CPT code 58800 is for the drainage of ovarian cysts via a vaginal approach, applicable to one or both sides.
CPT code 58800 is used to describe the procedure of draining ovarian cysts through a vaginal approach. This code applies whether the cysts are located on one ovary (unilateral) or both ovaries (bilateral). The term "separate procedure" indicates that this code is typically reported when the drainage is performed independently and not as part of a more extensive surgical operation. This procedure is often necessary to relieve symptoms or prevent complications associated with ovarian cysts.
For CPT code 58800, which involves the drainage of ovarian cyst(s) via a vaginal approach, several modifiers may be applicable depending on the specific circumstances of the procedure. Here is a list of potential modifiers and their uses:
1. Modifier 22 - Increased Procedural Services: This modifier is used when the work required to perform the procedure is substantially greater than typically required. Documentation must support the substantial additional work and the reason for it.
2. Modifier 50 - Bilateral Procedure: Although the code description includes both unilateral and bilateral procedures, if the procedure is performed bilaterally and the payer requires it, this modifier may be used to indicate that the procedure was performed on both sides.
3. Modifier 51 - Multiple Procedures: This modifier is used when multiple procedures are performed during the same surgical session. It indicates that the procedure is one of several performed.
4. Modifier 52 - Reduced Services: This modifier is used when a service or procedure is partially reduced or eliminated at the physician's discretion. Documentation should support the reason for the reduction.
5. Modifier 59 - Distinct Procedural Service: This modifier is used to indicate that a procedure or service was distinct or independent from other services performed on the same day. It is often used to bypass National Correct Coding Initiative (NCCI) edits.
6. Modifier 76 - Repeat Procedure or Service by Same Physician or Other Qualified Health Care Professional: This modifier is used when the same procedure is repeated by the same provider.
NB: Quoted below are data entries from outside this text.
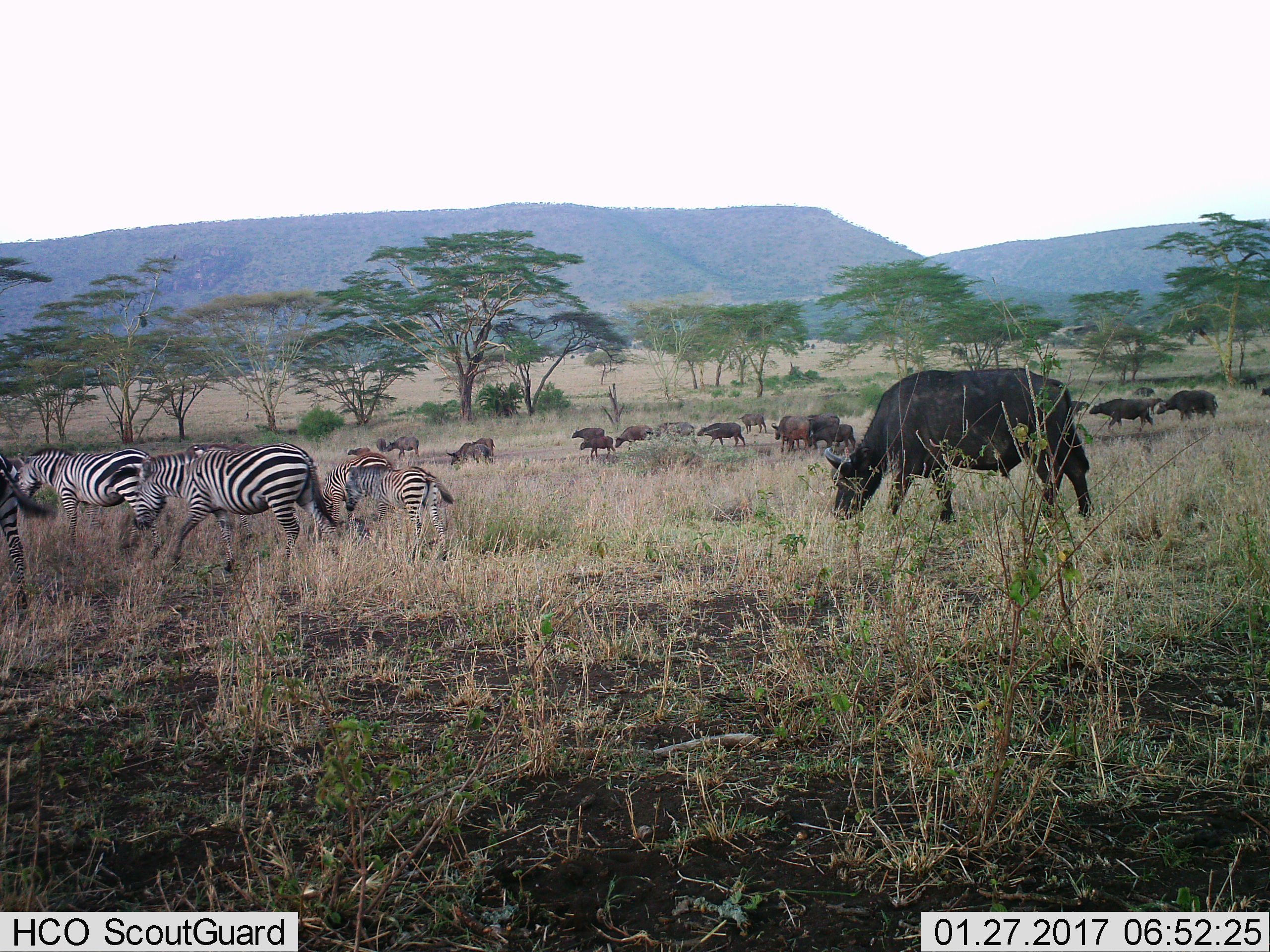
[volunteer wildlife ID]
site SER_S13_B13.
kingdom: Animalia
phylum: Chordata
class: Mammalia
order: Artiodactyla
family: Bovidae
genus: Syncerus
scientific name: Syncerus caffer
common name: african buffalo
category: buffalo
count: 11-50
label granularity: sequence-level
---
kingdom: Animalia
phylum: Chordata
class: Mammalia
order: Perissodactyla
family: Equidae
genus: Equus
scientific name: Equus quagga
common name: plains zebra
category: zebraplains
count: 5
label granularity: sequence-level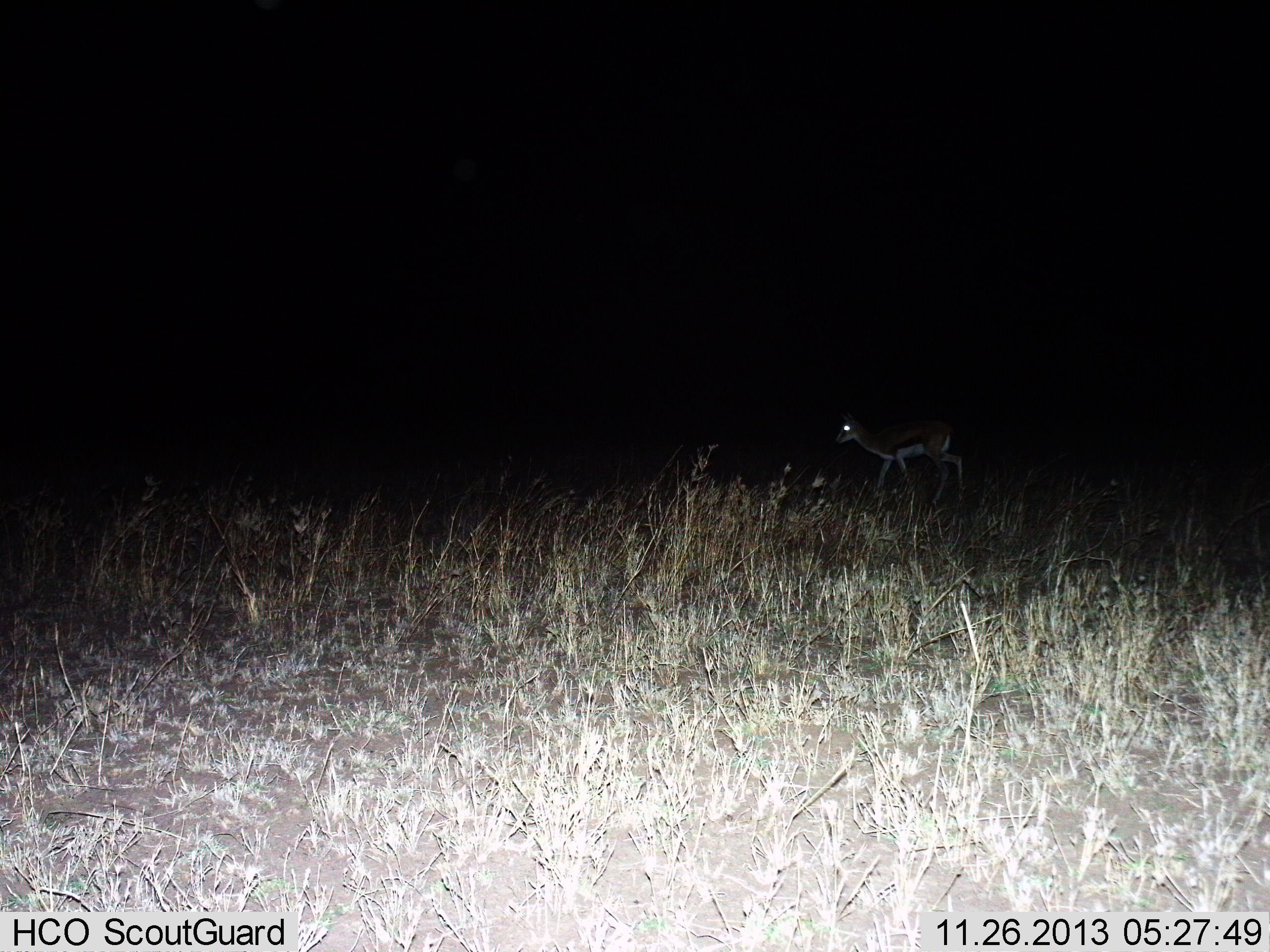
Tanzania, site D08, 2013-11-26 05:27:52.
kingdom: Animalia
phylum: Chordata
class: Mammalia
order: Artiodactyla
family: Bovidae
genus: Eudorcas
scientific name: Eudorcas thomsonii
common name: thomson's gazelle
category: gazellethomsons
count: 1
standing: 50%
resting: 0%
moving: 60%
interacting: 0%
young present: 0%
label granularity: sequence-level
7. Modifier 77 - Repeat Procedure by Another Physician or Other Qualified Health Care Professional: This modifier is used when the same procedure is repeated by a different provider.
8. Modifier 78 - Unplanned Return to the Operating/Procedure Room by the Same Physician Following Initial Procedure for a Related Procedure During the Postoperative Period: This modifier is used when a related procedure is performed during the postoperative period of the initial procedure.
9. Modifier 79 - Unrelated Procedure or Service by the Same Physician During the Postoperative Period: This modifier is used when an unrelated procedure is performed by the same physician during the postoperative period.
10. Modifier 80 - Assistant Surgeon: This modifier is used when an assistant surgeon is required for the procedure.
11. Modifier 81 - Minimum Assistant Surgeon: This modifier is used when a minimum assistant surgeon is required for the procedure.
12. Modifier 82 - Assistant Surgeon (when qualified resident surgeon not available): This modifier is used when an assistant surgeon is required because a qualified resident surgeon is not available.
These modifiers should be applied based on the specific circumstances of the procedure and payer requirements. Proper documentation is essential to support the use of any modifier.
The CPT code 58800 is subject to reimbursement by Medicare, but it is essential to verify its status on the Medicare Physician Fee Schedule (MPFS) to determine the specific reimbursement rate and any associated guidelines. The MPFS provides detailed information on the payment rates for services covered under Medicare Part B, including surgical procedures like the one associated with CPT code 58800.
Additionally, Medicare Administrative Contractors (MACs) play a crucial role in processing claims and determining coverage specifics for services in their respective jurisdictions. Each MAC may have unique local coverage determinations (LCDs) that could affect the reimbursement of CPT code 58800. Therefore, healthcare providers should consult the relevant MAC for their region to ensure compliance with any local policies and to confirm the reimbursement status of this specific CPT code.